Just after posting the item below, I started surfing my favorite blogs and started, as I often do, with Josh Marshall’s “Talking Point Memo.” And low and behold, he had an item that linked to this article that suggests the reason for our increasing partisanship is that we are segregating ourselves into politically like-minded communities.
Political and racial segregation are moving in opposite directions. John Logan at the Mumford Center for Comparative Urban and Regional Research calculated the change in segregation between blacks and whites from 1980 to 2000 in the nation’s more than 3,100 counties. Even though the country remains deeply divided by race, U.S. counties on average became more integrated racially over those 20 years.
Politically, however, the nation rapidly divided. Using the same demographic calculation that measures geographic racial disparity, and substituting Republican and Democrat for black and white, political segregation in U.S. counties grew by 47 percent from 1976 to 2000.

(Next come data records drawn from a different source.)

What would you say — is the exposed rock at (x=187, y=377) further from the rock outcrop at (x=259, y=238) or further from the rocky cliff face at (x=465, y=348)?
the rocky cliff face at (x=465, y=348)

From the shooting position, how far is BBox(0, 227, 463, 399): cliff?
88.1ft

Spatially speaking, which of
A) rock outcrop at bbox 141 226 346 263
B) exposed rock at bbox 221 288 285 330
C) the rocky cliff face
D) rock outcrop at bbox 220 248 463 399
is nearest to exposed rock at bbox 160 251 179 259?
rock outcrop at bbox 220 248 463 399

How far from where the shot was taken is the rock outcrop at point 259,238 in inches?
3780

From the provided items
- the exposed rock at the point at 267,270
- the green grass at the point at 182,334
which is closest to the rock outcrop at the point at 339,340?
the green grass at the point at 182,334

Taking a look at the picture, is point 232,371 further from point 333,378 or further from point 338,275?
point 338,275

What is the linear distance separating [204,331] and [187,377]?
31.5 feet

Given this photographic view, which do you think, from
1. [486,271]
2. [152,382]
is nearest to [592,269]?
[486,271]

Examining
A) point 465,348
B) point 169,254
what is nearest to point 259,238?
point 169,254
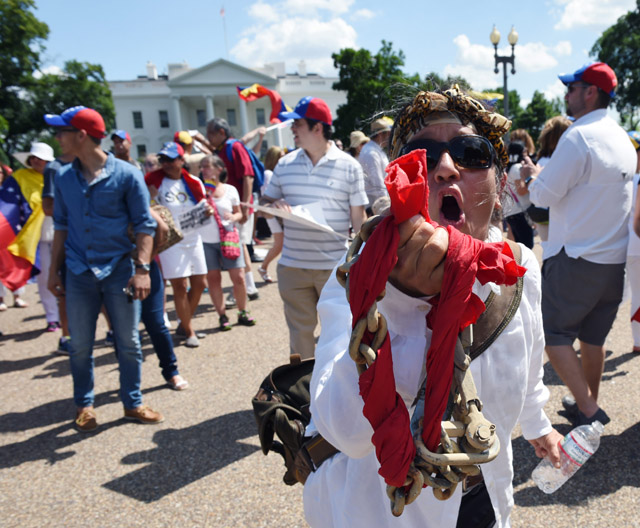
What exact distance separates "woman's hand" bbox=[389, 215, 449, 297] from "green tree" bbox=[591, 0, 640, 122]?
4446 centimetres

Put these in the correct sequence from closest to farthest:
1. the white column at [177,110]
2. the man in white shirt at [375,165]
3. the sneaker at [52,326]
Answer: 1. the man in white shirt at [375,165]
2. the sneaker at [52,326]
3. the white column at [177,110]

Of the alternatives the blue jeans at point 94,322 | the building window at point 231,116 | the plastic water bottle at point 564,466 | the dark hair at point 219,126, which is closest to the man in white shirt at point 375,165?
the dark hair at point 219,126

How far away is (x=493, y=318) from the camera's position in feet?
4.11

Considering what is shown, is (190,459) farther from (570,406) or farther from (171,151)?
(171,151)

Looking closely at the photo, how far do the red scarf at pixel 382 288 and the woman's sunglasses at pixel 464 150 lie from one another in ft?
1.43

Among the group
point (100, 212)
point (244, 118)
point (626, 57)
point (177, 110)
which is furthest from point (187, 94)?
point (100, 212)

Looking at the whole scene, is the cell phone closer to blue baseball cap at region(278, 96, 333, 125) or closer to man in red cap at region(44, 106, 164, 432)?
man in red cap at region(44, 106, 164, 432)

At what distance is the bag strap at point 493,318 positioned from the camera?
123cm

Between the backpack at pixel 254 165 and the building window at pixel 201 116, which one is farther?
the building window at pixel 201 116

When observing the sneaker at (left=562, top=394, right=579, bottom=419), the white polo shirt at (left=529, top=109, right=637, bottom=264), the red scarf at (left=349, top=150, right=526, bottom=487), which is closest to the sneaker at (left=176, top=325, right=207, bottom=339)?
the sneaker at (left=562, top=394, right=579, bottom=419)

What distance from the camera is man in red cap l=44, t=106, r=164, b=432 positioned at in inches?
144

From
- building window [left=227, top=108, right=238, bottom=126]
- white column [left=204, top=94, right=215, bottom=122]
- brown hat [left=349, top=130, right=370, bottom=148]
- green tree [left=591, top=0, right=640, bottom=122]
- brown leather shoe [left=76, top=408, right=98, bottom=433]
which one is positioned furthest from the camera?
building window [left=227, top=108, right=238, bottom=126]

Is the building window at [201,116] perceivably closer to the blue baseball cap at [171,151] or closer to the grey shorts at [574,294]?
the blue baseball cap at [171,151]

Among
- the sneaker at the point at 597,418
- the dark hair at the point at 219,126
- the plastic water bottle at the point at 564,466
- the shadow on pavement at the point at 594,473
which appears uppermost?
the dark hair at the point at 219,126
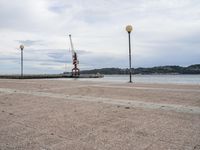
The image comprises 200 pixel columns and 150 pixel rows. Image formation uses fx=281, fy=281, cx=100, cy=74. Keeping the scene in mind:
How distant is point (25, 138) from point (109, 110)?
3.01m

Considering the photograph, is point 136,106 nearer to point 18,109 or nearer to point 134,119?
point 134,119

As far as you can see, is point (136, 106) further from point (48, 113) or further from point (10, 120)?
point (10, 120)

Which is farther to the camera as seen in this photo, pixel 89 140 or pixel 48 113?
pixel 48 113

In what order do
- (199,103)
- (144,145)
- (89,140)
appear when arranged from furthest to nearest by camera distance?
(199,103) → (89,140) → (144,145)

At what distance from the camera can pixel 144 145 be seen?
14.8 ft

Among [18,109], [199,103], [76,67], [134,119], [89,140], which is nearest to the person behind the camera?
[89,140]

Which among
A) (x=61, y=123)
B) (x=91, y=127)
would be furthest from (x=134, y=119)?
(x=61, y=123)

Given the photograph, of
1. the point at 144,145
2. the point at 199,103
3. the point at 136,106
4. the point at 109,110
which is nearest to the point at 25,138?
the point at 144,145

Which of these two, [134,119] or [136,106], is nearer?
[134,119]

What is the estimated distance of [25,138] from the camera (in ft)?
16.4

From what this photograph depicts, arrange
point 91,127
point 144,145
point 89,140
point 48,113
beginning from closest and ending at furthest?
point 144,145 → point 89,140 → point 91,127 → point 48,113

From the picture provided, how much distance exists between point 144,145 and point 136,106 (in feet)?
12.1

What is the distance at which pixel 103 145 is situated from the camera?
4543 millimetres

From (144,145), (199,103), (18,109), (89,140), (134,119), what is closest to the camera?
(144,145)
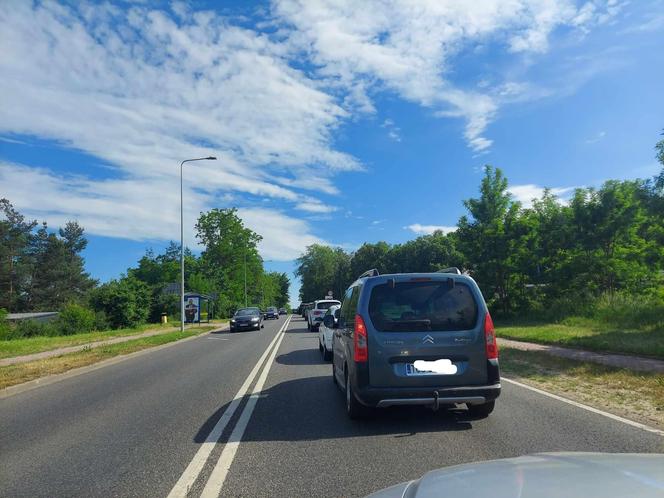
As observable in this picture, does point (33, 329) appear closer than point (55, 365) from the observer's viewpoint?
No

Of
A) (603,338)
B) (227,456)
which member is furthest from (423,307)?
(603,338)

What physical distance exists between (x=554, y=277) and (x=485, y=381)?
82.0 feet

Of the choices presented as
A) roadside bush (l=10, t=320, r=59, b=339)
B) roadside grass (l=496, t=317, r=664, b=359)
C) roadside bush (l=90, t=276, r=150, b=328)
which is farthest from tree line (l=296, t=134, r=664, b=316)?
roadside bush (l=10, t=320, r=59, b=339)

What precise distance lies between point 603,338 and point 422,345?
1258cm

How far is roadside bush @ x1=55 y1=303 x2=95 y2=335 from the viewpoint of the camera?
1337 inches

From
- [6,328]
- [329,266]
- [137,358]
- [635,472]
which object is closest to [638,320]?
[137,358]

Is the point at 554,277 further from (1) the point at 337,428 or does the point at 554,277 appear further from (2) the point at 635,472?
(2) the point at 635,472

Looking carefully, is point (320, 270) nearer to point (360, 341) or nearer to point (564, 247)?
point (564, 247)

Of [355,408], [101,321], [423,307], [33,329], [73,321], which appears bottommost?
[355,408]

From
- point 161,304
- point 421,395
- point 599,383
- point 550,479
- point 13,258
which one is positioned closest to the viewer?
point 550,479

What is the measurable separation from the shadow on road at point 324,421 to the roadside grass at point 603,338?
821 centimetres

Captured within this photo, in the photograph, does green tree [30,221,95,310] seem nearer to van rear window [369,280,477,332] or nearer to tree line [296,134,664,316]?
tree line [296,134,664,316]

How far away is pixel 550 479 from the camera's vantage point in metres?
2.25

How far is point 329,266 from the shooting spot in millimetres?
124125
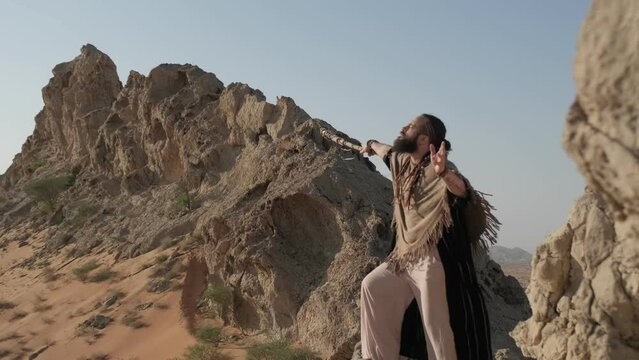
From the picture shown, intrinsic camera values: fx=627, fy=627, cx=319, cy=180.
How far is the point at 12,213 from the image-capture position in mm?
20172

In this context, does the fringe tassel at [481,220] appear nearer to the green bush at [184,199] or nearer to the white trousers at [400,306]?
the white trousers at [400,306]

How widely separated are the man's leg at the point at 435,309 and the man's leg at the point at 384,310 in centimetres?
19

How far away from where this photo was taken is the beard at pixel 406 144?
3.42 m

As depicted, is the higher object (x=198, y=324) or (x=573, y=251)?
(x=573, y=251)

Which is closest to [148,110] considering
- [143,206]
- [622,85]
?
[143,206]

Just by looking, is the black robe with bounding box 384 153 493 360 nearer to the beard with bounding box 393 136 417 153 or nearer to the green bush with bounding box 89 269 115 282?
the beard with bounding box 393 136 417 153

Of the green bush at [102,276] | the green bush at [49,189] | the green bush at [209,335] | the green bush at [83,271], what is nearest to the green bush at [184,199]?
the green bush at [102,276]

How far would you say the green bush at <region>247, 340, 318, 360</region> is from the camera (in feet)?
18.3

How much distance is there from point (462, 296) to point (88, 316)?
7.16 metres

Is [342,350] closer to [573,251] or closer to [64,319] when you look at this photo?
[573,251]

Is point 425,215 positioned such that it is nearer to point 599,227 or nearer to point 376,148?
point 376,148

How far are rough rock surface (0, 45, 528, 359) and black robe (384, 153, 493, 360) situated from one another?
1548 millimetres

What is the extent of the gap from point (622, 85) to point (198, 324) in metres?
6.54

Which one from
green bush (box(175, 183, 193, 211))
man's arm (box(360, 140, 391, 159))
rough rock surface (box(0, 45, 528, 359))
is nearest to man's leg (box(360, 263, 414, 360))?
man's arm (box(360, 140, 391, 159))
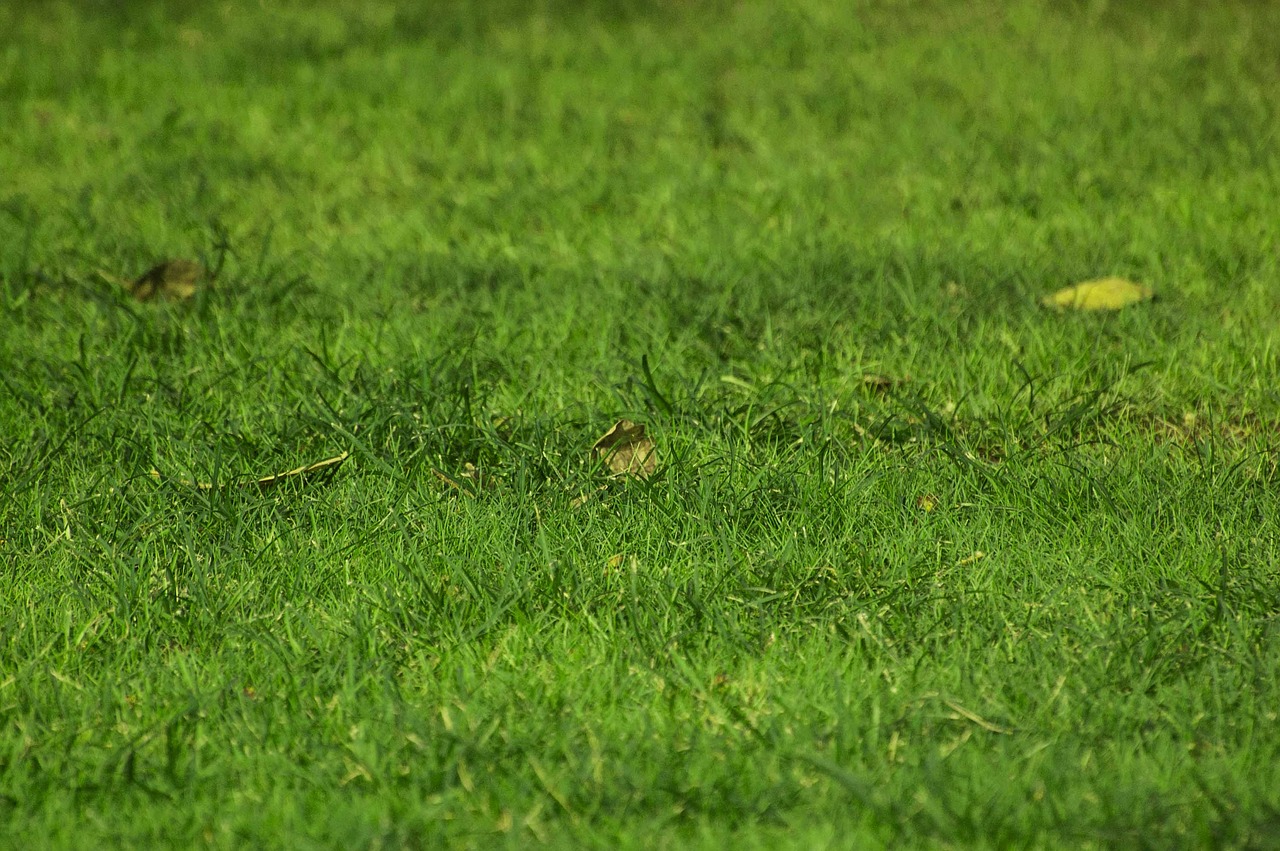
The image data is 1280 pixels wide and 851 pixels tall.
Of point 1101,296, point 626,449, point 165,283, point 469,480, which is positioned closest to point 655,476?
point 626,449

The result is that voters on average are less likely today to live in a community that has an even mix of Republican and Democratic voters than at any time since World War II. They are less likely to live near someone with a different political point of view and are more likely to live in a political atmosphere either overwhelmingly Republican or Democratic.
“I don’t think we are at a really dangerous stage,” said Cass Sunstein, a professor of law at the University of Chicago and an author of books exploring issues facing democracy, “but if it’s a case that people really are pretty rigidly Republican or Democratic and that’s widespread, that’s not healthy. Our democracy is supposed to be one where people learn from one another and listen.”
Sunstein’s concern is rooted in more than 300 social science experiments over the past 40 years that have found a striking phenomenon that occurs when like-minded people cluster: They tend to become more extreme in their thinking. They polarize.
This research would predict that the increasing physical segregation of voters in the United States would result in a more polarized and partisan political culture. And that is exactly what is happening.
I’d need a lot more information before I buy this hypothesis. After all, even in a county that is 70-30, your immediate neighbors, those who you might socialize with the most, could be of either party. But the article makes for good reading. And a note at the end indicates the American-Statesman will have other articles about our polarized politics.